まずはシルエットですね。イメージするワイドストレートを今回は採用していません。ここ最近では見かけないシンチバックも付け、腰裏の生地に別注を表わすデザインも落とし込みました。
―イメージソースとなったものは?
古着屋でよく見かけたストア系ブランド(企業のプライベートブランド)のワークパンツですね。僕が10代後半から20代前半の時は個体数もわりと多く、ワゴンで安く売られていたんですよ。
これまでの別注にはないストーリーを意識したアプローチ
―アメリカ本国で日常的に穿かれていた作業着をディッキーズのフィルターを通して表現したと?
そうなりますね。しかも、だいぶ着まわされてやれ感やあたりが出ている生地感のもの。僕も若い頃から頻繁にディッキーズを穿いてきましたが、その使い古された佇まいがまたいい雰囲気を作ってくれるんですよね。
これまでシルエットやあたり感を変える、同生地を用いたジャケットを製作しカジュアルセットアップを作るなど、多彩なアプローチで別注をしてきましたが、今回のようなアプローチは初めて。なので、どこか新鮮に感じてもらえると思います。
―こだわった部分とは?
T/Cツイル生地にストーンウォッシュをかけ、古着のような表情を追求しました。さらに、折り返して縫製した裾の始末を往年の仕様に合わせ4cm幅にしています。

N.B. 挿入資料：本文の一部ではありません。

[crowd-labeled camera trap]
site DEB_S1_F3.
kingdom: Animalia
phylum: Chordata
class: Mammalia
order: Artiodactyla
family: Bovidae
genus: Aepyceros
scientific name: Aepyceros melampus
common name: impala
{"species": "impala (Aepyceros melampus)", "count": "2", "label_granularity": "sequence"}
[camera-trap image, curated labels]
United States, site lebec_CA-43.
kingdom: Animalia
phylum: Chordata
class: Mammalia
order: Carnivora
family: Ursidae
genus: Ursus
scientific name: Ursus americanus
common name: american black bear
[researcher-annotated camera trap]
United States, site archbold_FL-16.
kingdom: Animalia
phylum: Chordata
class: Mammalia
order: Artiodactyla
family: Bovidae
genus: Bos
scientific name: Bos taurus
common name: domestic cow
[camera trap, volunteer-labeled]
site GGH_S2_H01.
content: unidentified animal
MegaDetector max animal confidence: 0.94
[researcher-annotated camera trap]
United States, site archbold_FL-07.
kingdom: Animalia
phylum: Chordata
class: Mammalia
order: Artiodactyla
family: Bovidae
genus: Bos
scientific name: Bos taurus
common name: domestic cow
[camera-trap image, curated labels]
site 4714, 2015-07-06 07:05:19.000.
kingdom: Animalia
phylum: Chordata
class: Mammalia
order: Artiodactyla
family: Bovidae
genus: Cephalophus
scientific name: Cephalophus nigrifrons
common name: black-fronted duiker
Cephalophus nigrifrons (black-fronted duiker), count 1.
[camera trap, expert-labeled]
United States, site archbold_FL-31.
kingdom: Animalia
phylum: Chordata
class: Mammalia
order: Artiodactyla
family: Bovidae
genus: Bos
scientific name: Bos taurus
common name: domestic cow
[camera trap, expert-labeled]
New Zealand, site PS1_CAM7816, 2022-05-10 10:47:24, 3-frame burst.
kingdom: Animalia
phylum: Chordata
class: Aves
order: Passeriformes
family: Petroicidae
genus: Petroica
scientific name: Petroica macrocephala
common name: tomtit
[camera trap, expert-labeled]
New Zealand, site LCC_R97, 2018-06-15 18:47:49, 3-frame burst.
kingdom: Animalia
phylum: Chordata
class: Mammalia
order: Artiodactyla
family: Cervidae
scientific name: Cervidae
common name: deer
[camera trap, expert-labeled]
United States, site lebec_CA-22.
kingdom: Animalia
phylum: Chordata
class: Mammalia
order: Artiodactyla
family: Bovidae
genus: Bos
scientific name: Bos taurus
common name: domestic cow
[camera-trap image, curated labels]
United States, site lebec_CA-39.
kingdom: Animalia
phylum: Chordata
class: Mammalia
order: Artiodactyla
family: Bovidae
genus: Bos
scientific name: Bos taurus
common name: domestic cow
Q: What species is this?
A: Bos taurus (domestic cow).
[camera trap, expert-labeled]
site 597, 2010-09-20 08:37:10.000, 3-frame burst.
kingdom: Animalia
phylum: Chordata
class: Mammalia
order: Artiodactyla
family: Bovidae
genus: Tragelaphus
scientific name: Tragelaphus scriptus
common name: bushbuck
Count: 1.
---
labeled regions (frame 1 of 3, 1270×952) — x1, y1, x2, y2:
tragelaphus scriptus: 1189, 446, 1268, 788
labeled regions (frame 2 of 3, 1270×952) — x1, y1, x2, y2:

また、古着などでよく見かけたシンチバックに限りなく風合いが近いのものを探しあしらっています。
カラバリのひとつに招き入れた、バイヤー待望のカラー
―先ほど、中鉢さん自身もディッキーズの「874」をよく穿いてこられたということですが。
若い頃、よくスケボーをやっていたんですよ。となれば、やはり誰もが通る道ですよね。誰が穿くの? みたいな色も結構持っていました(笑) パープル、レッド、イエローとか。
その中には、今回のラインナップに加えているこの明るいブルーもありました。過去にインラインでも販売していましたけどここ最近やっていなかった。実は、ディッキーズ側へ以前から打診してはいたんですよね。
―その執念が実ったと(笑)
そうですね(笑) 最近は、ブラック、ネイビー、グリーンばかりでしたが、今季はシンチバックでウエストをギュッと絞りながらこのブルーを穿きたいですね。